If a film-maker ever warranted the term auteur, meaning an artist of rare imagination who exercises complete control over their creative visions, it’s the mercurial Terrence Malick. Over almost four decades, the Illinois-born film-maker has directed just five films, which have all been nominated for or won cinema’s glittering prizes including the Palme d’Or at Cannes and the Golden Bear from Berlin.

Unlike so many of his contemporaries, Malick doesn’t feel any pressure to court adulation. He hasn’t given an official media interview since the release of his startling 1973 debut Badlands and there was a 20-year gap between his second film Days of Heaven and the 1998 drama The Thin Red Line.

If his 2005 historical drama The New World starring Colin Farrell fell short of lofty expectations, his latest ode to human experience is a visually and aurally arresting triumph. Threaded with soothing sequences of the natural world, The Tree of Life is a film of long, haunting silences and apparent inactivity that glimpses fragments of Earth’s turbulent history.

A kaleidoscope of images explores the savagery and fragility of our world, from breathing footage of an erupting volcano to a dinosaur nervously walking around a forest. For the first time, Malick employs digital effects to imagine the formation of the universe and the appearance of single-celled life forms in the Proterozoic period.

A meteor strike sends ripples across the surface of the planet, segueing into a child escaping from a submerged room, a metaphor for the birth of baby Jack in the 1950s Midwest. The camera follows Jack (Hunter McCracken) and his brothers RL (Laramie Eppler) and Steve (Tye Sheridan) as they suffer at the hands of their authoritarian father, Mr O’Brien (Brad Pitt). The boys naturally gravitate towards the compassionate and giving Mrs O’Brien (Jessica Chastain). Meanwhile, in the present day, architect Jack (Sean Penn) feels disconnected from the jungle of cold, metallic skyscrapers that are now his home.

The Tree of Life is unmistakably the work of Malick, eschewing a conventional narrative to conjure stunning images that linger in the memory. Pitt chews on and spits out his traditional nice guy image to portray a disciplinarian who practices tough love, while McCracken, Eppler and Sheridan, newcomers from Texas with no acting experience, light up the screen.

Based on the true story of Jewish drug mules who smuggled ecstasy into the US from Europe, Kevin Asch’s drama Holy Rollers headlines Jesse Eisenberg in a very different guise to his Oscar-nominated role in The Social Network.

Sam Gold (Eisenberg) is a Hasid living in one of Brooklyn’s Orthodox Jewish enclaves. He is determined to make his parents proudby studying to become a Rabbi. Yet he craves excitement and he falls for the charm of Yosef Zimmerman (Justin Bartha), who suggests that Sam might want to act as a courier for some ‘medicine’ for Israeli dealer Jackie (Danny A Abeckaser).

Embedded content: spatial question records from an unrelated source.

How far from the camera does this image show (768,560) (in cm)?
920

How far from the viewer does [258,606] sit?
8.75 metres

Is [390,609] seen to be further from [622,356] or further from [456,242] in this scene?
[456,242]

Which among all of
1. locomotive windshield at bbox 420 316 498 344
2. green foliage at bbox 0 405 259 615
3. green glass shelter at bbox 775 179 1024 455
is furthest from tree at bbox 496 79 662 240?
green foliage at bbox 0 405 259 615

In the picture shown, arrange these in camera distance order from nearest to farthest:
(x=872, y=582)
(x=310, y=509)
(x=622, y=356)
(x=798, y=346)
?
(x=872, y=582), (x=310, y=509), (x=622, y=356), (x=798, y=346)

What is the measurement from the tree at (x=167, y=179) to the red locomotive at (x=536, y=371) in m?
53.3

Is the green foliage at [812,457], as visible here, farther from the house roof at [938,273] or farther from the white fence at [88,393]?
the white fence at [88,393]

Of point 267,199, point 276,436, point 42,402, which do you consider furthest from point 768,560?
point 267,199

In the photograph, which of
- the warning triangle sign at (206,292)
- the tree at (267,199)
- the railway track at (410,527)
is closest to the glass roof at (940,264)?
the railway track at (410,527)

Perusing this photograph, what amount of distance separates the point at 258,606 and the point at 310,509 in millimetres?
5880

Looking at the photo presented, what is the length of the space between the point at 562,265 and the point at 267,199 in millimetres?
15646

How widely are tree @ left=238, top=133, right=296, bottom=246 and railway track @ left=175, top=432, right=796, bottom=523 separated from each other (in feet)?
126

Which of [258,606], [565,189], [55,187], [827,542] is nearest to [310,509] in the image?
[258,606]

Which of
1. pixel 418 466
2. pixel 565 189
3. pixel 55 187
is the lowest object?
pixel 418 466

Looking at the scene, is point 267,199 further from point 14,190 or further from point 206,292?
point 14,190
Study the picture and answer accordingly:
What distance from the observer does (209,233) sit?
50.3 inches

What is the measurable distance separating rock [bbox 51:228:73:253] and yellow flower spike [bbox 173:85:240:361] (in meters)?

As Sam is seduced by the bright lights of Manhattan and Europe, he begins to dabble with narcotics and falls under the spell of Jackie’s girlfriend Rachel (Ari Graynor). But Sam cannot hide his smuggling from his parents, and when they become suspicious, he must choose between an honest life or the thrill of breaking the law with Jackie and his business associates.